「パナマ文書」 米ペーパーカンパニーの実質所有者の開示を制度化
ICIJ(国際調査報道ジャーナリスト連合)が4月に調査報道して一部を公開した、パナマなどを介したタックスヘイブンを介した取引の大量の内部文書「パナマ文書」。パナマの大手法律事務所モサック・フォンセカのアドバイスによって設立された数々のタックスヘイブンのペーパーカンパニーだが、その数は20万社以上にも上る。資料は1150万件、データ量は2.6テラバイトにも及ぶ膨大なもの。

公開では米国人の名前も出てくるようだが、それを前にしてオバマ大統領は「世界中の通常の慣行」として合法だと認めているものの、「資金洗浄、脱税、汚職、テロ資金を容易にするために使用されることがある」との認識を述べた。
そこで、租税回避や資金洗浄(マネーロンダリング)に使用される恐れがある国内のペーパーカンパニーについて、利用を取り締まる措置を講じていくことを発表した。そこで最大のネックとなるのは匿名性。ペーパーカンパニーや銀行口座は、サイナーと呼ばれる名義人と、実際の受益者となる人物が別であることが多々あり、識別していくために、法執行を強化していく必要があるとしている。米国内ではネバダ、デラウェア、サウスダコタ、ワイオミングなど実質的なタックスヘイブンが存在しており、パナマ文書公開が、オフショア資金を米国内に「誘致」する策とすれば、開示案は、犯罪性のある資金をいかに排除していくかの防御策となる。

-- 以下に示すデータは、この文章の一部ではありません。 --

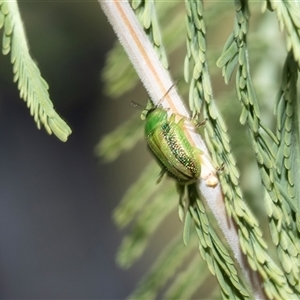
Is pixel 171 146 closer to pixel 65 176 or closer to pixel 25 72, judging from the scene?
pixel 25 72

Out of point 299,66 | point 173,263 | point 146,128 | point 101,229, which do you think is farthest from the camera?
point 101,229

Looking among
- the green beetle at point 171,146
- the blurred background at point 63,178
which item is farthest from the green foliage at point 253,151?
the blurred background at point 63,178

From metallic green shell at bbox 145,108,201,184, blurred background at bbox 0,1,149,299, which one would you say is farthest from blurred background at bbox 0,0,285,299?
metallic green shell at bbox 145,108,201,184

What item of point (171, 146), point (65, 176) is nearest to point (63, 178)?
point (65, 176)

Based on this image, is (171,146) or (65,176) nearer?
(171,146)

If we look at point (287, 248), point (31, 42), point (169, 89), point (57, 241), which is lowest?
point (287, 248)

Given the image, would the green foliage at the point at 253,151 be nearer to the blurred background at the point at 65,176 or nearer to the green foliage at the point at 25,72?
the green foliage at the point at 25,72

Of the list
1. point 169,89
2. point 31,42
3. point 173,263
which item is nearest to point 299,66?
point 169,89

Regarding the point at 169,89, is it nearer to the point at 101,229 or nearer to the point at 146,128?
the point at 146,128

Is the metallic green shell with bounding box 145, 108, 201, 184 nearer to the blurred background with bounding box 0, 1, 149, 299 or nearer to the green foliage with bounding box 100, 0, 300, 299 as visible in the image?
the green foliage with bounding box 100, 0, 300, 299
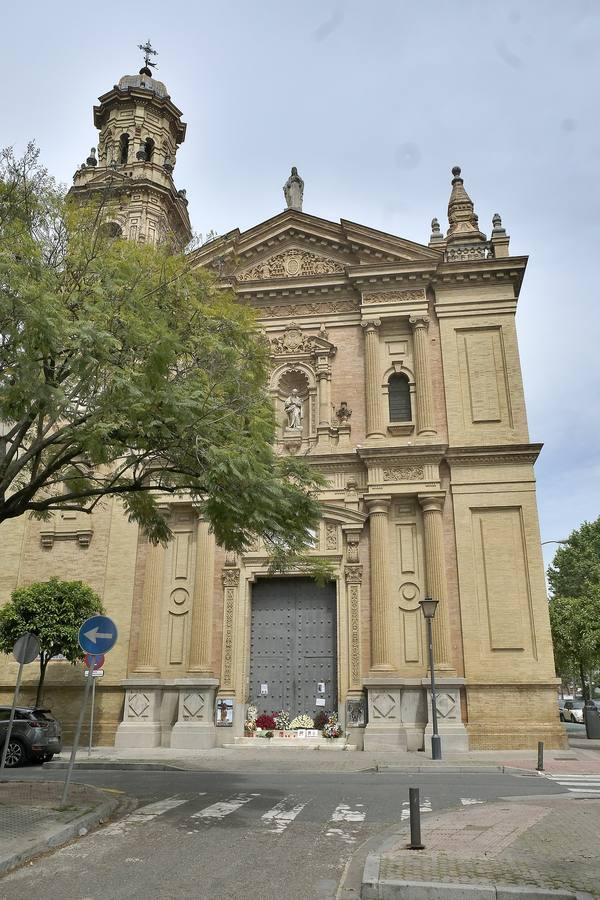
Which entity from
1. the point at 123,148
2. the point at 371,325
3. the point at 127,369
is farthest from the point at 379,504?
A: the point at 123,148

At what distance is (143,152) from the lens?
30.3 m

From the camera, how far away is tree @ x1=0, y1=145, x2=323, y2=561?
30.2 ft

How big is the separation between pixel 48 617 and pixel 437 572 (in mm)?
11203

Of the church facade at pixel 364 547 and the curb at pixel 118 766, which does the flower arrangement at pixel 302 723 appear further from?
the curb at pixel 118 766

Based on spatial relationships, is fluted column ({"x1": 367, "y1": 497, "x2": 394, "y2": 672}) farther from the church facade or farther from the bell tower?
the bell tower

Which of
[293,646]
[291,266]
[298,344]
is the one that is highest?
[291,266]

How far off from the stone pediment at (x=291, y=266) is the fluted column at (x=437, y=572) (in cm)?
943

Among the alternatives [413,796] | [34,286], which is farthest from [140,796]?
[34,286]

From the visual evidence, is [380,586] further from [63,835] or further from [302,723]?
[63,835]

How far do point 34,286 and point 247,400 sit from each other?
3.99 metres

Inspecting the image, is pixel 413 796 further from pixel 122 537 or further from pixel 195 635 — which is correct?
pixel 122 537

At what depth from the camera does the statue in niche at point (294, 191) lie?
91.4 feet

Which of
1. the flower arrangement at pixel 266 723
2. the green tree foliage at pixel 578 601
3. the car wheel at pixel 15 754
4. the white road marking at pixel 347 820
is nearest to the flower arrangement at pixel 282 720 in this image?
the flower arrangement at pixel 266 723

すでに現政権下では、米司法省によって税法を犯した100以上の米国内の口座保有者をあぶり出したり、約5万4000人のタックスヘイブン口座の情報を開示させ、総額で80億ドルの罰金を課したことも明かしている。
日本関連では9日、内閣官房参与の加藤康子氏、楽天の三木谷浩史氏の名前を、ICIJ加盟社の共同通信社が明らかにしている。ペーパーカンパニーのリストの残りは、米東海岸時間の9日午後2時、日本時間の10日深夜未明に公開となる。